Treatment for vaginal cancer
Specific treatment for vaginal cancer will be determined by your physician based on:
- Your overall health and medical history.
- Extent of the disease.
- Your tolerance for specific medications, procedures or therapies.
- Expectations for the course of the disease.
- Your opinion, preference or goals.
Treatments available for patients with cancerous or precancerous conditions of the vagina may include:
- Surgery, including:
- Laser surgery to remove the cancer, including LEEP (loop electroexcision procedure).
- Local excision to remove the cancer.
- Vaginectomy (partial) to remove the vagina.
- Chemotherapy – the use of anti-cancer drugs to treat cancerous cells. In most cases, chemotherapy works by interfering with the cancer cell’s ability to grow or reproduce. Different groups of drugs work in different ways to fight cancer cells. The oncologist will recommend a treatment plan for each individual.
- Radiation therapy – the use of energy beams to kill cancer cells and to shrink tumors. There are two ways to deliver radiation therapy, including the following:
- External radiation (external beam therapy) – a treatment that precisely sends high levels of radiation directly to the cancer cells.
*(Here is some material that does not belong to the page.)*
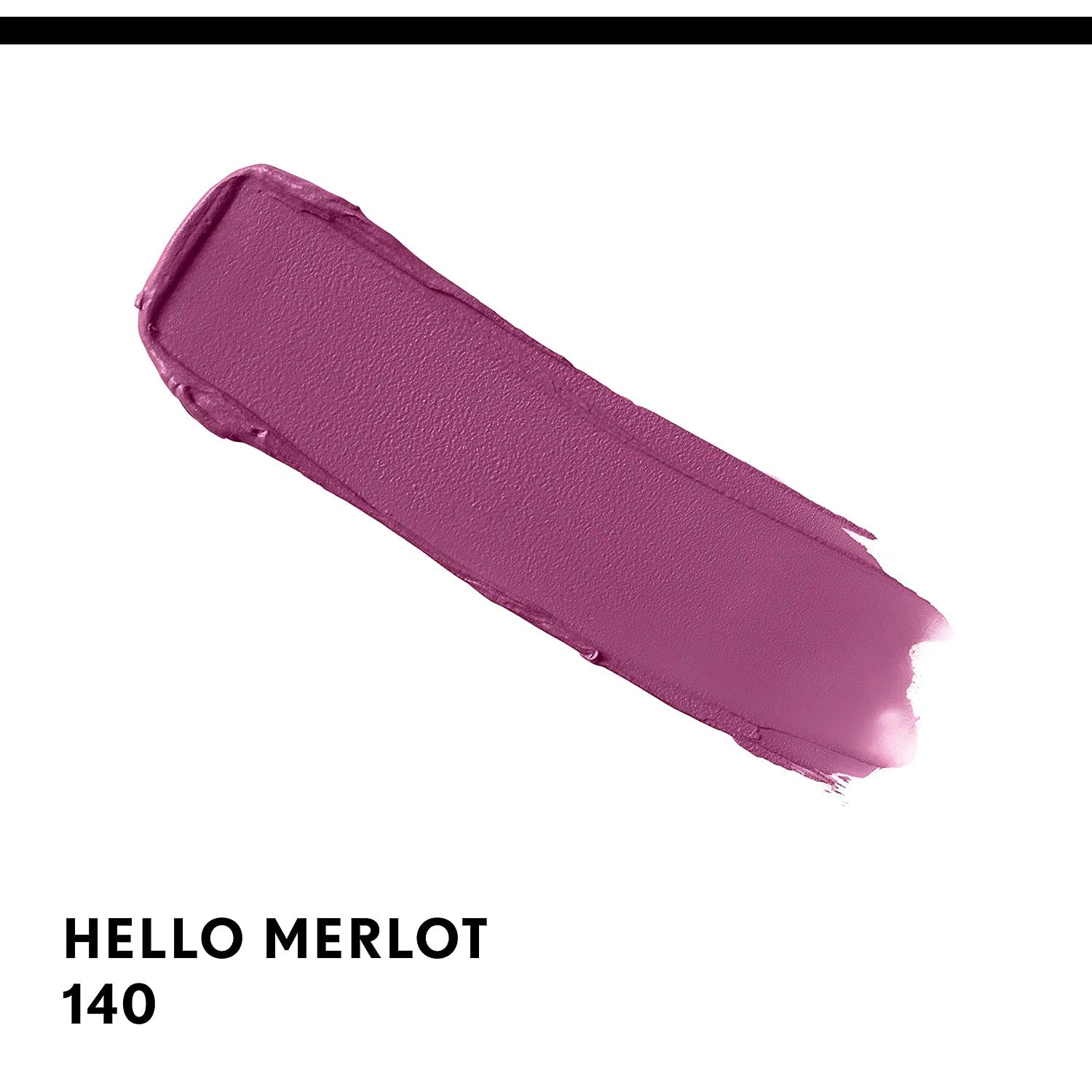 Foto 4 pulgar | Tinte De Labios Líquido Covergirl Outlast Ultimatte Hello Merlot - Venta Internacional.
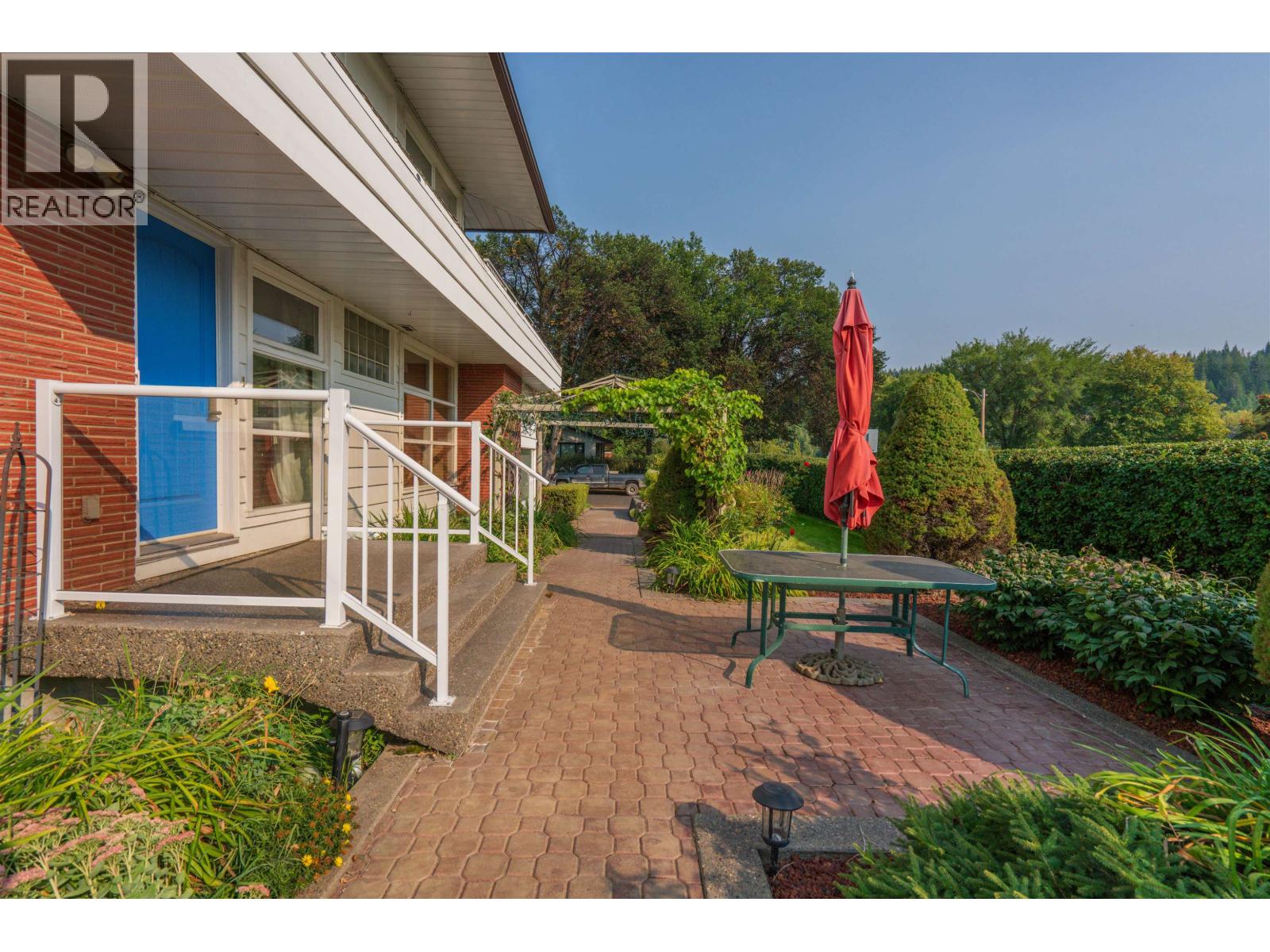 1689 Birch Street, Prince George, British Columbia  V2L 1B3 - Photo 9 - R3047334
The machine is controlled by the radiation therapist. Since radiation is used to kill cancer cells and to shrink tumors, special shields may be used to protect the tissue surrounding the treatment area. Radiation treatments are painless and usually last a few minutes.
- Internal radiation (brachytherapy, implant radiation) – radiation is given inside the body as close to the cancer as possible. Tiny tubes that contain substances that produce radiation, called radioisotopes, are inserted through the vagina and left in place for a few days. Internal radiation involves giving a higher dose of radiation in a shorter time span than with external radiation. Hospitalization is required when an internal implant is in place. In some cases, both internal and external radiation therapies are used.